How much potential cash could Wellgistics Health (WGRX) receive from warrant exercises?

If all PIPE warrants are exercised in full for cash at the initial $7.50 exercise price, Wellgistics would receive about $39.6 million in gross proceeds. Full cash exercise of the placement agent warrants at the same price would add about $3.2 million, totaling roughly $42.8 million.

How did Wellgistics Health (WGRX) use part of the financing proceeds?

The company used a portion of the new financing proceeds to repay approximately $1.77 million of obligations owed to Marco Capital, Inc. under a prior loan and security agreement that Wellgistics Health had guaranteed, reducing that outstanding debt exposure.

What lock-up agreement did Wellgistics Health (WGRX) announce with shareholders?

Holders of 1,333,930 common shares, representing a majority of outstanding shares, agreed not to sell or transfer their stock for at least 90 days, subject to specified conditions.

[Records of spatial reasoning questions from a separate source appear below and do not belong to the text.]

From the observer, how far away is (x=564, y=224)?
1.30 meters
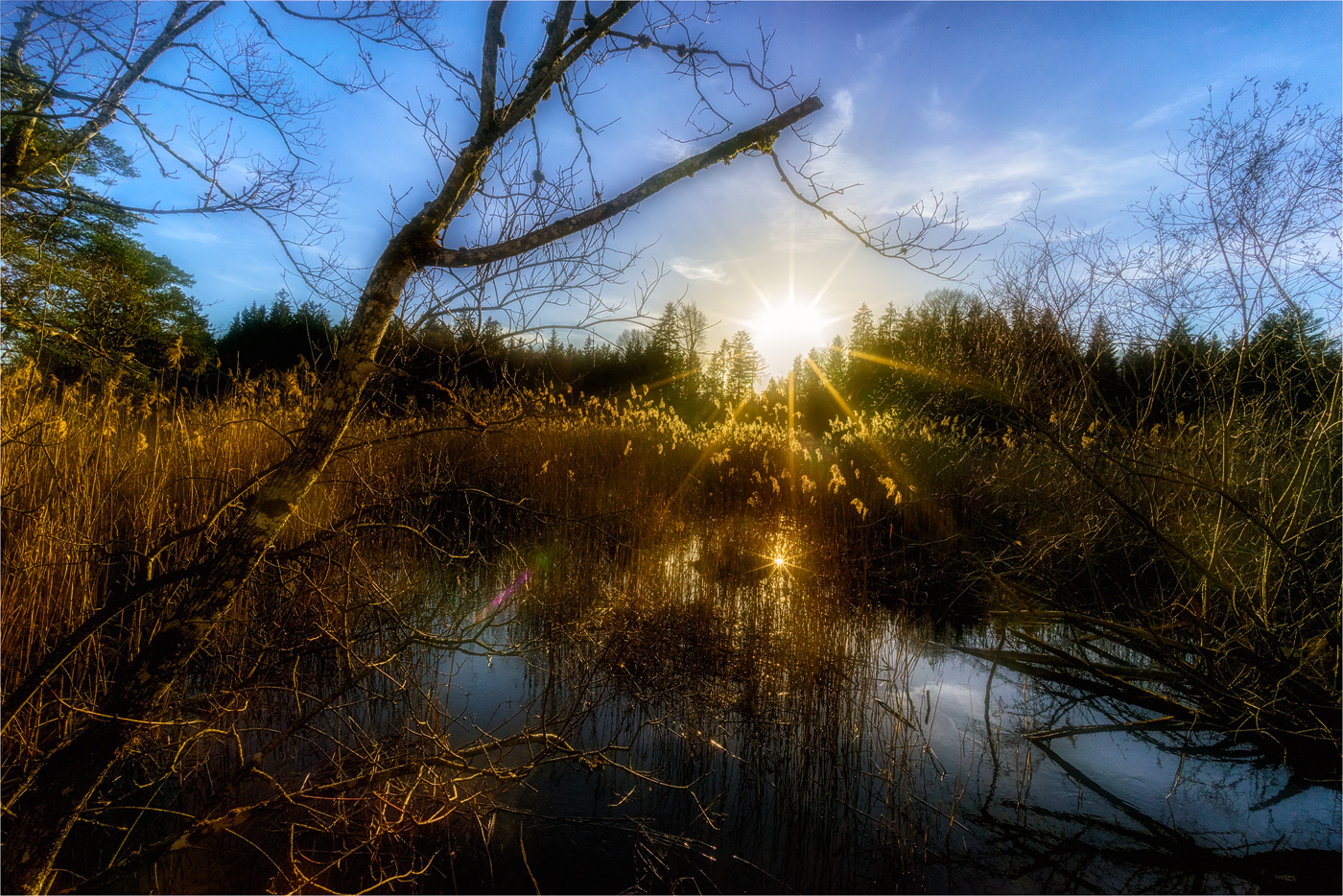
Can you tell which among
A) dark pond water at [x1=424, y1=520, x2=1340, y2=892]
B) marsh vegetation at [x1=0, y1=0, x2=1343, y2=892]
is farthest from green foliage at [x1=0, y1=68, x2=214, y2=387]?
dark pond water at [x1=424, y1=520, x2=1340, y2=892]

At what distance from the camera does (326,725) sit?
2.78 metres

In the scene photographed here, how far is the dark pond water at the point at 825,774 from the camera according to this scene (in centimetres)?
214

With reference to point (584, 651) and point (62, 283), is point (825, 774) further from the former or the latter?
point (62, 283)

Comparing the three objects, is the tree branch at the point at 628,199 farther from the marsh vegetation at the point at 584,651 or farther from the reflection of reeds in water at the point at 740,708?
the reflection of reeds in water at the point at 740,708

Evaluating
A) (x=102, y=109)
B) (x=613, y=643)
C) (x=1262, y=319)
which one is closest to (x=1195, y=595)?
(x=1262, y=319)

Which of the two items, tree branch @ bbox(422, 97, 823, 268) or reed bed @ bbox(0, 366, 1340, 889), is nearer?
tree branch @ bbox(422, 97, 823, 268)

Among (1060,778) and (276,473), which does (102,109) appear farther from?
(1060,778)

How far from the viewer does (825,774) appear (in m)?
2.62

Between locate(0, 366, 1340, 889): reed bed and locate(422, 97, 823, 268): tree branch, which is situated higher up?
locate(422, 97, 823, 268): tree branch

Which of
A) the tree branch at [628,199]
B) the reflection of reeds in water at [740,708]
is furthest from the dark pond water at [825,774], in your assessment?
the tree branch at [628,199]

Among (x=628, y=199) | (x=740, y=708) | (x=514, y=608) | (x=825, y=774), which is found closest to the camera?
(x=628, y=199)

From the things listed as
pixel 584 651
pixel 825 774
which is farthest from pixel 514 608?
pixel 825 774

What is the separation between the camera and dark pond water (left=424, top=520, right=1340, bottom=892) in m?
2.14

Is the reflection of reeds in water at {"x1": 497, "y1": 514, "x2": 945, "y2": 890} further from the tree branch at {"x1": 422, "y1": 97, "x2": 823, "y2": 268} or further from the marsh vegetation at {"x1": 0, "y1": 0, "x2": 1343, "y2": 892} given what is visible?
the tree branch at {"x1": 422, "y1": 97, "x2": 823, "y2": 268}
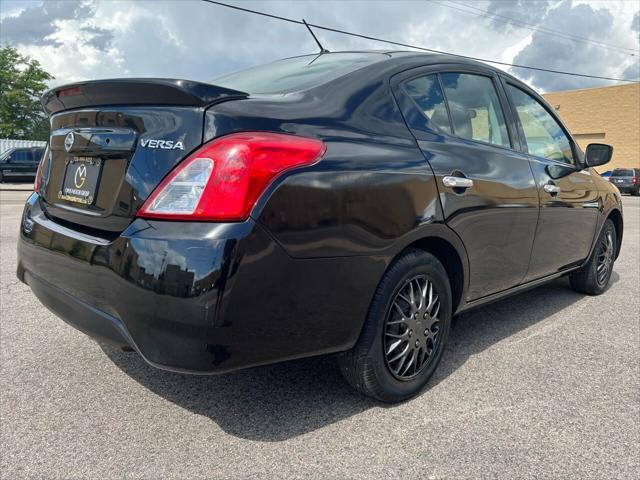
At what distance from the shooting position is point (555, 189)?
3547 mm

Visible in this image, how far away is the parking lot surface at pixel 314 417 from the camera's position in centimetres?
201

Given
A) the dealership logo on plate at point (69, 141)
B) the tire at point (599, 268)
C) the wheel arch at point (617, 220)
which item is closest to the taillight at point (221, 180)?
the dealership logo on plate at point (69, 141)

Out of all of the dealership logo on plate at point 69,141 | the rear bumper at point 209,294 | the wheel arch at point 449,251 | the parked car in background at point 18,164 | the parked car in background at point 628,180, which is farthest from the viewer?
the parked car in background at point 628,180

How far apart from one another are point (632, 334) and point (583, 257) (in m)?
0.82

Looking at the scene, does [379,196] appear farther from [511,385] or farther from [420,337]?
[511,385]

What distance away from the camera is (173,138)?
1.93m

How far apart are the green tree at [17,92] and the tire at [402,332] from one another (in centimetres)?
4934

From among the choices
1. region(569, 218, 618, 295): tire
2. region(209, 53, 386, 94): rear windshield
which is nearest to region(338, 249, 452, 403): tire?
region(209, 53, 386, 94): rear windshield

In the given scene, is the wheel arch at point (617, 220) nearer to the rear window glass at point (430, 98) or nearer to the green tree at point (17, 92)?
the rear window glass at point (430, 98)

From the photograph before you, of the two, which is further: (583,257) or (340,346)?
(583,257)

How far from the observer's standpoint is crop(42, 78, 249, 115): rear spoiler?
1951mm

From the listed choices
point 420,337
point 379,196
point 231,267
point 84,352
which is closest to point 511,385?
point 420,337

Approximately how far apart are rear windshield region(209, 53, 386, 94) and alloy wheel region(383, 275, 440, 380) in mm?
1034

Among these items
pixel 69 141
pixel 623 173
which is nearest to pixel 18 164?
pixel 69 141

The lock-up also limits certain hedging and swap transactions but allows customary exceptions like estate and some intra-family transfers.

What ownership and exchange caps apply to the Wellgistics Health (WGRX) financing?

The transaction documents include a 9.99% beneficial ownership limitation and an exchange cap equal to 19.99% of common shares or voting power outstanding before the deal, aligning with Nasdaq Listing Rule 5635(d) and limiting issuances until required stockholder approvals are obtained.